# Topbox mini kit confusion.



## Boeriemore (24/2/16)

I have just taken delivery of this kit as well as two batteries.
The manual, translated from Chinese, is somewhat confusing and I need a magnifying glass to read it. It states that the kit comes without batteries AND charger. Surely the charger is built into the mod? Anyway, I have it connected to the USB cable to re-charge but there is no indication on the display to suggest that it is in fact charging. Is there anyone who can advise? Am I doing something wrong?


----------



## Stosta (24/2/16)

Boeriemore said:


> I have just taken delivery of this kit as well as two batteries.
> The manual, translated from Chinese, is somewhat confusing and I need a magnifying glass to read it. It states that the kit comes without batteries AND charger. Surely the charger is built into the mod? Anyway, I have it connected to the USB cable to re-charge but there is no indication on the display to suggest that it is in fact charging. Is there anyone who can advise? Am I doing something wrong?


If the battery is in the mod, and the cable is plugged in it should charge, that is all you need. Sure it's the right type of cable? (midi or mini).


----------



## shaunnadan (24/2/16)

check that the battery is in the mod in the correct orientation and that the mod switches on. if thats all right then the micro usb port needs at least a decent 1A charger for it to charge.

the battery indicator on the screen should change to display that it is charging.

Reactions: Agree 1


----------



## Boeriemore (24/2/16)

Stosta said:


> If the battery is in the mod, and the cable is plugged in it should charge, that is all you need. Sure it's the right type of cable? (midi or mini).



I have just discovered that the problem is in the AC/DC adapter. Plugged into my PC, it is now charging. Thanks to all for the intended help.

Reactions: Winner 1


----------



## shaunnadan (24/2/16)

Boeriemore said:


> I have just discovered that the problem is in the AC/DC adapter. Plugged into my PC, it is now charging. Thanks to all for the intended help.




cool stuff 

just a personal recommendation. get a dedicated charger instead of your pc usb port. most pc usb ports push out only 0.5A and there has been incidents of damage to mods.

Reactions: Agree 2


----------



## Boeriemore (25/2/16)

shaunnadan said:


> cool stuff
> 
> just a personal recommendation. get a dedicated charger instead of your pc usb port. most pc usb ports push out only 0.5A and there has been incidents of damage to mods.


What about plugging the USB cable into a AC/DC wall adapter (not a faulty one that I was trying to use)?


----------



## Stosta (25/2/16)

Boeriemore said:


> What about plugging the USB cable into a AC/DC wall adapter (not a faulty one that I was trying to use)?


Personally I think it isn't ideal, but it is a decent place to start.
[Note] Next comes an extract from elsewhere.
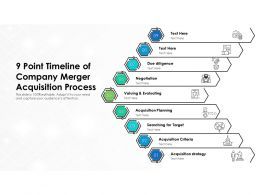 9 Point Timeline Of Company Merger Acquisition Process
If the vaping bug bites you (and I would bet it would), then you will want a spare battery anyway, and then its best to get a decent external charger, so you can charge overnight safely, and have two batteries ready for you every morning.


----------



## Boeriemore (25/2/16)

Stosta said:


> Personally I think it isn't ideal, but it is a decent place to start. If the vaping bug bites you (and I would bet it would), then you will want a spare battery anyway, and then its best to get a decent external charger, so you can charge overnight safely, and have two batteries ready for you every morning.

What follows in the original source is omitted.